The world trade center bombings of 9.11.2001

I refer the reader to previous reports (Sederer et al. 2003, 2011b; Donahue et al. 2006; Sederer, 2011c) for more detailed information on the mental health consequences and the responses mobilized to assist New Yorkers in managing the emotional impact of 9.11.

We learned that one great lesson in the wake of disaster, human or natural, is that no one should go it alone. After 9.11 there was an impressive level of governmental and community collaboration with a compelling sense of shared purpose. Communication between levels of government and communities was sustained in the immediate aftermath and then for years to follow. Communication by those impacted was essential: one (of many) public message we issued was to those most impacted – Even Heroes Need to Talk.

We saw how few mental health professionals, back then, had experience with delivering clinical care to traumatized people – a shortcoming substantially corrected since that time. We learned how media can be helpful or worsen the impact of a disaster by endlessly looping images of buildings with fireballs exploding from them. We learned that ‘psychological first aid’ is far more beneficial than a band-aid and can serve most people in need.

But overriding all these observations was how remarkably resilient individuals and communities can be – when provided support, leadership, and hope.


While quantitative analyses between natural and human made disasters are not sufficient to declare their emotional impact very different qualitative studies and clinical experience speak volumes.

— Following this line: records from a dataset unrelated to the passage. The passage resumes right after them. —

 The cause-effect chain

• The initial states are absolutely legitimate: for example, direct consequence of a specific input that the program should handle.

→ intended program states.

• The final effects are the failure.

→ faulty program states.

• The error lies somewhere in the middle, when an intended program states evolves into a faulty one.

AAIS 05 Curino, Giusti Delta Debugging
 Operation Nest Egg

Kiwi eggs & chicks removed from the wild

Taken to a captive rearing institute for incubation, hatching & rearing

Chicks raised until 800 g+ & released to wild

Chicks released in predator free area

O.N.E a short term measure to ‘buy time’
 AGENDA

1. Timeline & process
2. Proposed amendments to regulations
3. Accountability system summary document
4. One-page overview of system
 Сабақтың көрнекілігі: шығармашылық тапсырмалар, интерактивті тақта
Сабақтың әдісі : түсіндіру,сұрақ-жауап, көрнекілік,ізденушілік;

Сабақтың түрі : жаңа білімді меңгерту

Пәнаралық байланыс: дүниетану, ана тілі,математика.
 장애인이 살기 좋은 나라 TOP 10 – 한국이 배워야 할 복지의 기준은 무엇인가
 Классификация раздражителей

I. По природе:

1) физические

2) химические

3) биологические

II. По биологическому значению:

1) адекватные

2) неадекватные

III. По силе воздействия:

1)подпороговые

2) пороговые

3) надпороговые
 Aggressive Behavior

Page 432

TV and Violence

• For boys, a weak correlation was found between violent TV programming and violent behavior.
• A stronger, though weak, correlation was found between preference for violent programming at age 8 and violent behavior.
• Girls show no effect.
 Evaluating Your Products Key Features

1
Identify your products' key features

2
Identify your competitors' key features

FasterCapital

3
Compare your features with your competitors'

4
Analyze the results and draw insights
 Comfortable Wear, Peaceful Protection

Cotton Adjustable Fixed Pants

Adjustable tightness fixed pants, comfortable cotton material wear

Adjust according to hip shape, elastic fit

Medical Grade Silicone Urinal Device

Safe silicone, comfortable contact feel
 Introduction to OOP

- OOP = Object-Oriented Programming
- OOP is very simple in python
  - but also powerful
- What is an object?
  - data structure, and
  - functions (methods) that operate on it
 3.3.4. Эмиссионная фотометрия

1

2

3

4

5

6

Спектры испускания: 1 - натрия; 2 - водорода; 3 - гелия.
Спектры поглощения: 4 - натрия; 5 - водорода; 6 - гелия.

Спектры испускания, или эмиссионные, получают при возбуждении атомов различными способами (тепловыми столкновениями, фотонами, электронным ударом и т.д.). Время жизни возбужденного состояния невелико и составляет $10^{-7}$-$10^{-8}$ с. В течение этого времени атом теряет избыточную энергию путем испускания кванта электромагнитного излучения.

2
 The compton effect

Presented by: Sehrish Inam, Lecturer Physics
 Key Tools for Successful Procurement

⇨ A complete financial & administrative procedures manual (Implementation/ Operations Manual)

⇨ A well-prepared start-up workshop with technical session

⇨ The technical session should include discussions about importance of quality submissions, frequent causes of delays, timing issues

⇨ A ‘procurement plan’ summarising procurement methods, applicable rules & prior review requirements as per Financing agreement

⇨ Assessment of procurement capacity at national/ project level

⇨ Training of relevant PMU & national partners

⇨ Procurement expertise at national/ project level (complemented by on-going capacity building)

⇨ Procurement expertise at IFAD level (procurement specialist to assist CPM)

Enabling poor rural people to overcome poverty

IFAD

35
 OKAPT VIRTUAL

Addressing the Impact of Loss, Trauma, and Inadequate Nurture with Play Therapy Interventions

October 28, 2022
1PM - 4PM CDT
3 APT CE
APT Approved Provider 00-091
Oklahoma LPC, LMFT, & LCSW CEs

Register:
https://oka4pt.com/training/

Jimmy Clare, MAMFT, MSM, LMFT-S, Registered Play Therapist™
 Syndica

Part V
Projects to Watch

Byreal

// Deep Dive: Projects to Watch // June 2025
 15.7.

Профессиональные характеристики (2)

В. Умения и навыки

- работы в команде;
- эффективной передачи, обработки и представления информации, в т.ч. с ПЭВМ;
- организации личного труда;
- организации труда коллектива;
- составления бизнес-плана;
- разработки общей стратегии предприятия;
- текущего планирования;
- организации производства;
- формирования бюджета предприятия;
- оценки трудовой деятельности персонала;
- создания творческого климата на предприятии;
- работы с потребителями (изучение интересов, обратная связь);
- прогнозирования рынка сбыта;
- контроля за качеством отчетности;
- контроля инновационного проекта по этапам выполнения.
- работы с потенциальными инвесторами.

A core difference in outcome from either form of disaster appears to be the way we humans process how we treat one another. Nature may – and regularly does – ravage: but when the human, community, and governmental responses are trustworthy, supportive and foster hope then resilience is given a critical boost. When disaster and trauma are human made then the bedrock of trust in others and community is challenged and readily damaged.

Ours is a world where disaster will strike – be it natural or human made. It is how we respond to each and everyone of these catastrophic events, regardless of their cause, that will shape the course of recovery for individuals, the capacity for communities to rebuild and for civilization to sustain belief in its inherent humanity.